▶ Extrait du texte:
=-=-=

L'an dernier, un jeune avocat, M. Anatole Gorne, avait déjà fait avec succès une série de conférences publiques sur divers sujets d'économie politique et notamment sur les systèmes que la science a rencontrés en chemin, en suivant la méthode historique. M. A. Corne avait résumé son sujet en disant qu'il importe par-dessus tout de s'attacher à augmenter la valeur de l'homme par la justice, l'instruction, la liberté, et rappelé les paroles d'Adam Smith, montrant avec orgueil sa patrie devenue après trois quarts de siècle la plus riche et la plus puissante des nations, parce qu'elle était devenue en même temps la plus juste et la plus libre.

L'association polytechnique, qui aura heureusement contribué à la vulgarisation de l'enseignement économique, continue sa propagande. Une deuxième série de conférences, que donnent de nouveau et sous ces auspices, les membres de la Société d'économie politique, va s'ouvrir dans l'amphithéâtre de l'Ecole de médecine, dont la chaire sera successivement occupée, à partir du 17 courant, par MM. Courcelle-Seneuil, Fréd. Passy, Batbie, Levasseur, Wolowski, J. Duval, Joseph Garnier, Horn, Paul Coq, Du Puynode, Baudrillart, Audiganne. Déjà plusieurs sujets économiques ont été traités dans les conférences d'arrondissements par MM. Horn, J. Duval, Joseph Garnier, Audiganne, Paul Coq, Horn, Frédéric Passy.

=-=-=

▶ Extraits d'un jeu de données de raisonnement spatial:
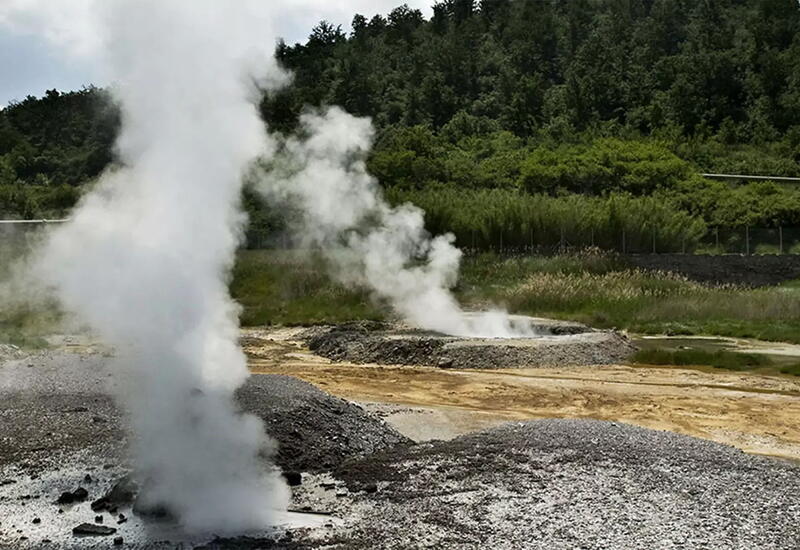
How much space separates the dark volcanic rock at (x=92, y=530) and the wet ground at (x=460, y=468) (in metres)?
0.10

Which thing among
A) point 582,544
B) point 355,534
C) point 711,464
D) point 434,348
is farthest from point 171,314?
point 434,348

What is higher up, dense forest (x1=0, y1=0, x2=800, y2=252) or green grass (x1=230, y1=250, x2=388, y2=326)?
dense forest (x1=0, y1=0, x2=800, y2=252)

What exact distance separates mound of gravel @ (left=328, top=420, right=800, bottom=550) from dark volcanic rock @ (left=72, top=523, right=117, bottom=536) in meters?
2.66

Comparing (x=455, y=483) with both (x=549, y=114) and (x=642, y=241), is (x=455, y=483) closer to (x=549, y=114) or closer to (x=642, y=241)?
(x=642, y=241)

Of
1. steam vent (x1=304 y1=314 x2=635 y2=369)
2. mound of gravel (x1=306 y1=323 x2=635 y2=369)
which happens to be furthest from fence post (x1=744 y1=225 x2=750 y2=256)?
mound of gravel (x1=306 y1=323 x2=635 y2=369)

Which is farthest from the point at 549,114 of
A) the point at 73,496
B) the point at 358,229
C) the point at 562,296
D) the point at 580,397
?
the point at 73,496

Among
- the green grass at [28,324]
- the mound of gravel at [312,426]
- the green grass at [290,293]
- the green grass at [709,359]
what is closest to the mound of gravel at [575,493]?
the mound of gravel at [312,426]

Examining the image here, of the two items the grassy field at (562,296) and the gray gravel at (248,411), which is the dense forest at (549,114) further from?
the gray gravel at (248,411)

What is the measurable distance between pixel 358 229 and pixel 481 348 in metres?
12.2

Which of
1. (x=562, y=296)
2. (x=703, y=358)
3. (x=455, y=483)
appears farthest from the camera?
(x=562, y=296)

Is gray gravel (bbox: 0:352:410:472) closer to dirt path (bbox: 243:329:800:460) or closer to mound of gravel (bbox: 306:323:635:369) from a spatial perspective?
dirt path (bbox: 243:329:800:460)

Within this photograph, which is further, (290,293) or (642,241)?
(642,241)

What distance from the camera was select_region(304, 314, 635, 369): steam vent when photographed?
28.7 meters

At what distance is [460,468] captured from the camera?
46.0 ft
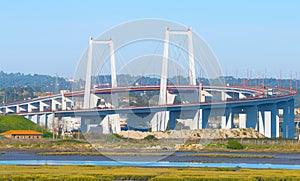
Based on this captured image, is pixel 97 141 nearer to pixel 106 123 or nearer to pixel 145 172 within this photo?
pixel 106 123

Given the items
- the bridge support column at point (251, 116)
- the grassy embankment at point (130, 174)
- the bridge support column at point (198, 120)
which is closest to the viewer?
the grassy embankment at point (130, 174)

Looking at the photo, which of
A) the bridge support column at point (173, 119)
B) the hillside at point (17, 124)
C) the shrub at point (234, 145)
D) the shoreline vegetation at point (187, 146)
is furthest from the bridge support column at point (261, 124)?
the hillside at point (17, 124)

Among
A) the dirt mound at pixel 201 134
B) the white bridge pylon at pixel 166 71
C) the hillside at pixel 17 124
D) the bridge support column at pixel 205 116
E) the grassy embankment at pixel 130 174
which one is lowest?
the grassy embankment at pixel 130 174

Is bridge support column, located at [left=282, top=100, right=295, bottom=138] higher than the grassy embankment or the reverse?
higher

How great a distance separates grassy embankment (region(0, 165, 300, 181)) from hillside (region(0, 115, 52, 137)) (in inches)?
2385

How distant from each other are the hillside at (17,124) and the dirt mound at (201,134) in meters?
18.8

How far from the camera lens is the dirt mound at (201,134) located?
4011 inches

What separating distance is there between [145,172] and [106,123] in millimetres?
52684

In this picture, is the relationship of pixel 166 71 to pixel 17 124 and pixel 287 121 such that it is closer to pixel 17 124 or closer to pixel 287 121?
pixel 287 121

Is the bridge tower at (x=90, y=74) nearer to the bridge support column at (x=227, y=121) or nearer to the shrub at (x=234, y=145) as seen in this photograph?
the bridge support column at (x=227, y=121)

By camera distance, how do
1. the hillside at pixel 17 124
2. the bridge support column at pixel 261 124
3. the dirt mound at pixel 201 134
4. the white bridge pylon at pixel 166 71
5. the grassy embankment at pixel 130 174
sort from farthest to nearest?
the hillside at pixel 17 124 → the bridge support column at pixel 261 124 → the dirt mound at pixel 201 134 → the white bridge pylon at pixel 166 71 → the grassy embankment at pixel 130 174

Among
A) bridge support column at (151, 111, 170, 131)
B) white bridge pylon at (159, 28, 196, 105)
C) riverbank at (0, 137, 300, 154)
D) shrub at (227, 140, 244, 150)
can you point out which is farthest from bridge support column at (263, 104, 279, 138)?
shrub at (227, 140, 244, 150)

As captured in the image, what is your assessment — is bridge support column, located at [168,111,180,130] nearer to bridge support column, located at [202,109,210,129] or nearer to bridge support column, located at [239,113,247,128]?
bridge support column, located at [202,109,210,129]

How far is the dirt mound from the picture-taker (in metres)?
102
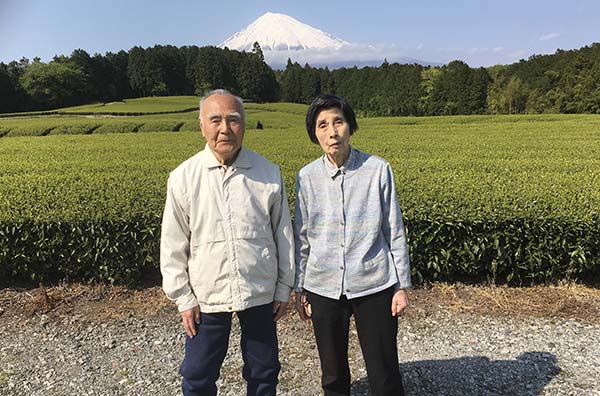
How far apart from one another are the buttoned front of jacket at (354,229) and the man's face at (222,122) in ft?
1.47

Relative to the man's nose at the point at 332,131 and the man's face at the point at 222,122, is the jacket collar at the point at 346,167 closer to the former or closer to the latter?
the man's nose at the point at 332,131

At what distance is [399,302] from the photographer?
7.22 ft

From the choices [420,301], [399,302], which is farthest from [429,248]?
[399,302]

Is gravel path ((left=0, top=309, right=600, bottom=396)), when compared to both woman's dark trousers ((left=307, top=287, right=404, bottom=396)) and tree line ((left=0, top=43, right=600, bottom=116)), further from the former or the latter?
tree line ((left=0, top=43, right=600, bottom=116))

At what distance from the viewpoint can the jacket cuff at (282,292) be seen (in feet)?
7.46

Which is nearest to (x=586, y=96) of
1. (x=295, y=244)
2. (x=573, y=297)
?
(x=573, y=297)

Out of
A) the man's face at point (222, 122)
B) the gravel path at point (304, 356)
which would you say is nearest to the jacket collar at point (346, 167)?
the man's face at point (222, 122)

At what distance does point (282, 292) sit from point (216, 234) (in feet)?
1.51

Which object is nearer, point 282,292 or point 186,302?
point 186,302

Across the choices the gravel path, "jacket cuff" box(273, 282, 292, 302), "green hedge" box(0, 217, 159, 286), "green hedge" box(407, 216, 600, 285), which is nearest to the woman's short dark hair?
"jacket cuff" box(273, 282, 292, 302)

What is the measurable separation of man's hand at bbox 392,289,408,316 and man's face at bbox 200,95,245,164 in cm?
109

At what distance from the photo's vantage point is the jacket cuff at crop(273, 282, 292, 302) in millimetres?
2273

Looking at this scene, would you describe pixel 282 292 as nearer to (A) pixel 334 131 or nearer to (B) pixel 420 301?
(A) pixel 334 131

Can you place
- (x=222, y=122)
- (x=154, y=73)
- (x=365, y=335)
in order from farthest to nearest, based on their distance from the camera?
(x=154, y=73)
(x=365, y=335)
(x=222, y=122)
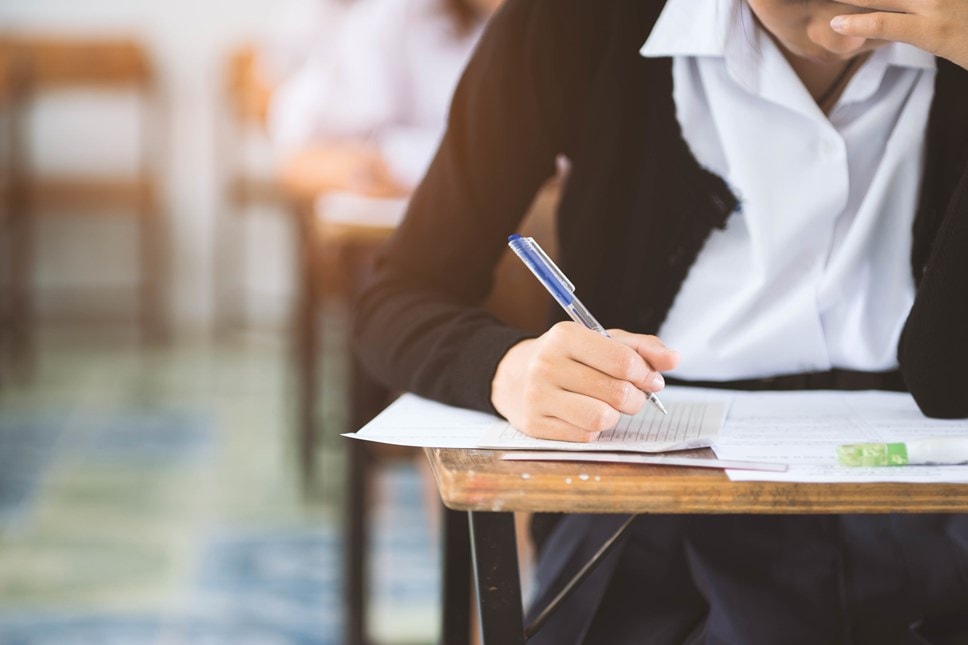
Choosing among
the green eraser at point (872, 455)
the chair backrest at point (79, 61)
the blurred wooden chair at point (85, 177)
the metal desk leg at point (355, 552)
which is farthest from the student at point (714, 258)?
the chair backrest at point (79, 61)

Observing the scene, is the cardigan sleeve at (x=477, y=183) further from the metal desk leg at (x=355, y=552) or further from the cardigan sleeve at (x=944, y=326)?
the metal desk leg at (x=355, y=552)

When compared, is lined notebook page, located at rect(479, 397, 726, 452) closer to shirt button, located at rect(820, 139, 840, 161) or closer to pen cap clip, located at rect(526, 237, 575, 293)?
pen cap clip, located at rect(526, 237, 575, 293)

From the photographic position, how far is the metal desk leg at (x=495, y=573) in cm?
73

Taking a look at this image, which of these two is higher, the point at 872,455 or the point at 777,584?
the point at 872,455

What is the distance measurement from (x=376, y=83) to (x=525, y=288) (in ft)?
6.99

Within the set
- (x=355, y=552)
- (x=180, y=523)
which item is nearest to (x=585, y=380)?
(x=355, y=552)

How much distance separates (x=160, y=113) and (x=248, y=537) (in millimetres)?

=-=-=

▶ Travail à faire:
1: Recopiez le passage de l'extrait sur les conférences d'économie politique qui commence par « L'association polytechnique, qui » et se poursuit jusqu'à « Horn, Frédéric Passy. ».
2: Combien de lignes des entrées contiennent le mot « camera », en respectant la casse ? Donnez uniquement ce nombre.

▶ Corrigé des exercices:
1:
L'association polytechnique, qui aura heureusement contribué à la vulgarisation de l'enseignement économique, continue sa propagande. Une deuxième série de conférences, que donnent de nouveau et sous ces auspices, les membres de la Société d'économie politique, va s'ouvrir dans l'amphithéâtre de l'Ecole de médecine, dont la chaire sera successivement occupée, à partir du 17 courant, par MM. Courcelle-Seneuil, Fréd. Passy, Batbie, Levasseur, Wolowski, J. Duval, Joseph Garnier, Horn, Paul Coq, Du Puynode, Baudrillart, Audiganne. Déjà plusieurs sujets économiques ont été traités dans les conférences d'arrondissements par MM. Horn, J. Duval, Joseph Garnier, Audiganne, Paul Coq, Horn, Frédéric Passy.

2: 6